Strict mode for JSON parsing

eamonnmcmanus commented 1 year ago

As noted in the documentation for JsonReader.setLenient, there are a number of areas where Gson accepts JSON inputs that are not strictly conformant, even when lenient mode is off:

JsonReader allows the literals true, false and null to have any capitalization, for example fAlSe

JsonReader supports the escape sequence \', representing a '

JsonReader supports the escape sequence \LF (with LF being the Unicode character U+000A), resulting in a LF within the read JSON string

JsonReader allows unescaped control characters (U+0000 through U+001F)

To which we could add that it allows a trailing comma in JSON arrays, for example ["foo", "bar",] as noted in #494.

We could imagine that GsonBuilder would acquire a method setStrict(), mutually exclusive with setLenient() and that JsonReader would likewise acquire setStrict(boolean) and isStrict(). We can't make strict mode the default, for fear of breaking existing users, but we could recommend it.
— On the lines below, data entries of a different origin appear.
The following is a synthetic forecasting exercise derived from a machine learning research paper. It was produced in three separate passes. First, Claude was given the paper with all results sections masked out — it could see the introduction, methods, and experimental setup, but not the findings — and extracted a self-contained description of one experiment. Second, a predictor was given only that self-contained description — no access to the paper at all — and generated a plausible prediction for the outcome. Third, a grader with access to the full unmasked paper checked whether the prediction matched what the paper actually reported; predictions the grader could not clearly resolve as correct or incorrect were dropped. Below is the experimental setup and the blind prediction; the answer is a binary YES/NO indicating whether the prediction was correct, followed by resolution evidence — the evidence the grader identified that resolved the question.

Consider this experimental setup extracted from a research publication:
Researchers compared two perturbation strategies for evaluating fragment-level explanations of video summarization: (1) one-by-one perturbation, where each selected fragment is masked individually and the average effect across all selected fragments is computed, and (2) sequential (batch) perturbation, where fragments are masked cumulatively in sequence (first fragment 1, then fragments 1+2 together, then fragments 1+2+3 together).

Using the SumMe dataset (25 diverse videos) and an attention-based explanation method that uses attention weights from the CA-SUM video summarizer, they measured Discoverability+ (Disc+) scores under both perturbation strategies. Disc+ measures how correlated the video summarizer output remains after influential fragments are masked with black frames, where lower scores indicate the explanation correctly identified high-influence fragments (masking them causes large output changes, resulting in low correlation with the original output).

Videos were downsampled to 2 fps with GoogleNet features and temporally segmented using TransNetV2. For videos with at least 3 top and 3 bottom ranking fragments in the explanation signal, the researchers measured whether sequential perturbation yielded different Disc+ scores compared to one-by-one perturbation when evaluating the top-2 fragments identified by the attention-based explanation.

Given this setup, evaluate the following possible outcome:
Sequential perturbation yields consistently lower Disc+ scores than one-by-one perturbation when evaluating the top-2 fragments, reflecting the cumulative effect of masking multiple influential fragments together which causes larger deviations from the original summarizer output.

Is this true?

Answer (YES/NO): YES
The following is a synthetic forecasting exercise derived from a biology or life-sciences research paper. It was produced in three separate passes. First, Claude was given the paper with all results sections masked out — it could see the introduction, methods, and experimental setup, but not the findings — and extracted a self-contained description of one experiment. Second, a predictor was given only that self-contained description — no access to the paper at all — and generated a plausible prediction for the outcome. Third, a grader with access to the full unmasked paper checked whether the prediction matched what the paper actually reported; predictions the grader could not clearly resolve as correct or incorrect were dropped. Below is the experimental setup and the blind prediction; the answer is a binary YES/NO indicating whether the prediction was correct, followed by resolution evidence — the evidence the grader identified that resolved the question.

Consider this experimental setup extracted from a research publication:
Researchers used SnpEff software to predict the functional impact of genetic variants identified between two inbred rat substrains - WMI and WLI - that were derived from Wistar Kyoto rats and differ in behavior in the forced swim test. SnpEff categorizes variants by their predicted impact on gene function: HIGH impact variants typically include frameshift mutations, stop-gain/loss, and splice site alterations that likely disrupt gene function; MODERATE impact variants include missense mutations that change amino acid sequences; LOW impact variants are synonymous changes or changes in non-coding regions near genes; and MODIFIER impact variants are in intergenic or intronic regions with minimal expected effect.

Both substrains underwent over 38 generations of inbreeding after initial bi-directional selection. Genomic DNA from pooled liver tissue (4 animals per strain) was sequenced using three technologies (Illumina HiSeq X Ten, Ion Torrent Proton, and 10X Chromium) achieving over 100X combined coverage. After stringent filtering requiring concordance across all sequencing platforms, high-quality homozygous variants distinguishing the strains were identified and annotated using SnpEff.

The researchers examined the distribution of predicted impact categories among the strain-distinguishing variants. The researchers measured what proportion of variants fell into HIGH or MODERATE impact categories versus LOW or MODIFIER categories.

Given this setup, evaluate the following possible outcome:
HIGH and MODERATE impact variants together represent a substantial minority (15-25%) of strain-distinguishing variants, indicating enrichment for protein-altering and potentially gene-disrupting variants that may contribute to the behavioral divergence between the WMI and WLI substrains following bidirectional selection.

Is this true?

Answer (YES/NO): NO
Marcono1234 commented 1 year ago

that it allows a trailing comma in JSON ~~objects~~ arrays[^1]

As mentioned in https://github.com/google/gson/issues/494#issuecomment-1374945520 that only seems to apply to lenient mode.

[^1]: Trailing commas in JSON objects always cause a MalformedJsonException for me, regardless of whether the reader is lenient or not.

eamonnmcmanus commented 1 year ago

Thanks @Marcono1234, I've updated the earlier comment to talk about JSON arrays rather than objects.

eamonnmcmanus commented 1 year ago

Now I'm very confused. Apparently trailing commas are already disallowed in both JSON objects and JSON arrays? So the list quoted in my earlier comment is correct without addition.

Anyway I still do think we should have a strict mode, that you can easily get using GsonBuilder.

marten-voorberg commented 1 year ago

My project group and I will try to resolve this issue for a software engineering course at KTH, Sweden.

What should be the interaction between setLenient and setStrict? It seems very strange to us to be able to set both flags on the same Gson instance. Should we throw an exception (maybe IllegalStateException) if you try to set both of these flags?

eamonnmcmanus commented 1 year ago

@marten-voorberg, thanks for the proposal!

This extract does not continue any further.